# Förderband Strategien



## Slavan (27 Oktober 2011)

Hallo, liebe Forumteilnehmer.

Ich habe ein Förderband mit 6 verschiedenen Stationen. Die Teile sind fest auf den Werkstückträger montiert. Jede Station macht eigene Aufgaben: Pressen, Markieren, Code auslesen und so weiter.Stationen sind wie üblich von einander mit Stopper getrennt. So weit so gut. Ablauf an sich ist nicht schwer, jetzt aber fängt das an. Falls an einer Station einen Fehler passierte und Bediener eingreift, dann werden die WT ev. auf die fast beliebige Position gestellt. Wie stelle ich einen definierter Zustand her?? Förderstrecke ist mit einem Tunnel verdeckt und man kann nicht überall eigreifen. Das bedeutet: Bediener kann wie gesagt über die Stationen einen WT durchschleppen. Auf der Station darf nur einen WT sein, passen tuen aber mehrere dorthin.
Die vorherige station lässt den WT nur dann weiter, wenn nächste Station frei ist, wenn aber Palette weg ist, dann kommt sie nie an.

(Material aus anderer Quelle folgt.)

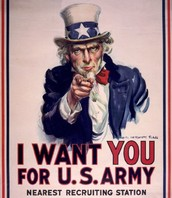 """Uncle Sam"" Propoganda"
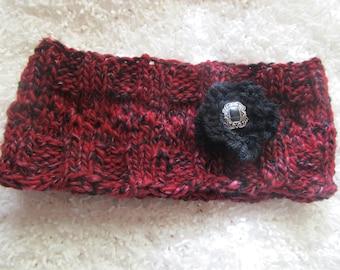 wool knit headband/earwarmer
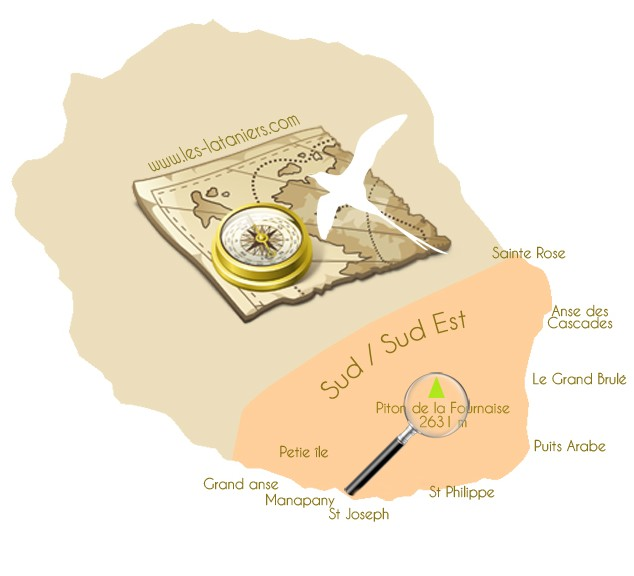 ile-reunion-sud-sud-est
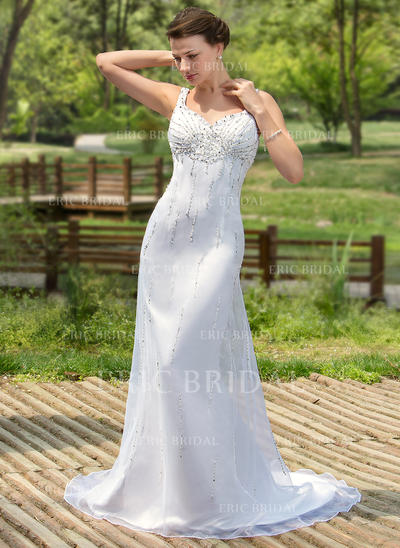 Trumpet/Mermaid Sweetheart Court Train Wedding Dresses With Beading Sequins (002000384)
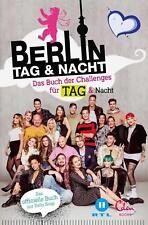 Berlin - Tag & Nacht | Das Buch der Challenges für Tag & Nacht | Taschenbuch
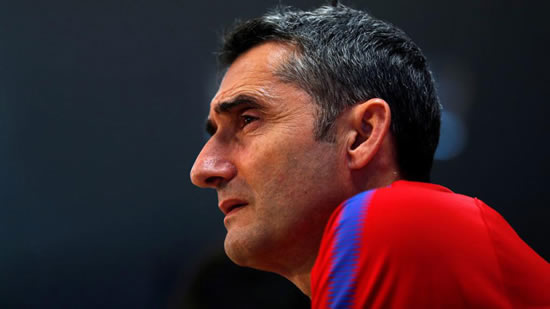Valverde: Messi wants to win everything with Barcelona and Argentina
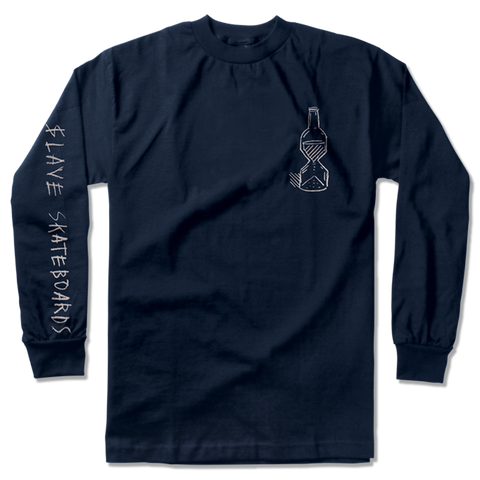HAPPY HOUR L/S TSHIRT - NAVY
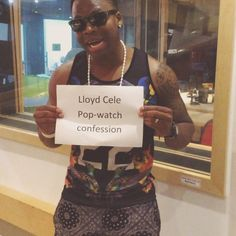 So when @lloydcele visited us we had to make him give us his #popwatchconfession Hint: it's a tv show.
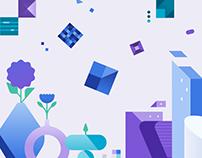 Element AI – Work smarter, together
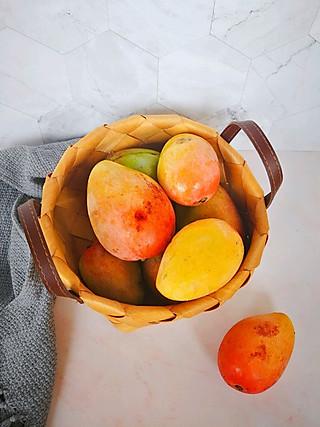 最好吃的芒果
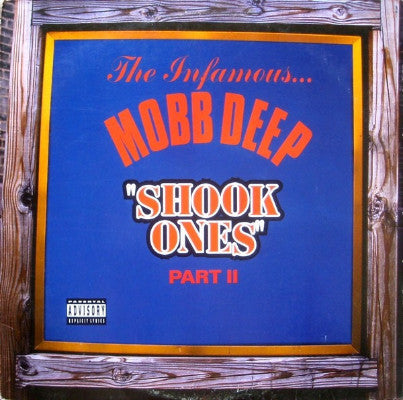 "Shook Ones (Used 12"")"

Irgendwelche Ideen, meine Herrschaften??


----------



## Larry Laffer (27 Oktober 2011)

Hallo,
mein Vorschlag wäre hier :
Deine WT's haben einen RFID-Chip dran (z.B. von Balluff) und jede Station hat einen RFID-Leser. Nun kannst du die WT's identifizieren und den WT's zugehörig die Bearbeitungszustände, die bereit erfolgt sind, abspeichern.
Ich mache das in der SPS, andere auf dem RFID-Chip - das ist eher Geschmackssache.

Meiner Ansicht nach gibt es da sonst keinen sinnvollen Vorgehensweg ...

Gruß
Larry


----------



## Slavan (27 Oktober 2011)

Danke zuerst für dir schnelle Einsatz.

RFID ist gut. Die Kosten steigen aber in unendliche. Es gibt 60 Paletten und die Position kann man auch nicht auf den Cm genau bestimmen. Die Förderstrecke ist ein "kurzes" 8m Umlaufband. 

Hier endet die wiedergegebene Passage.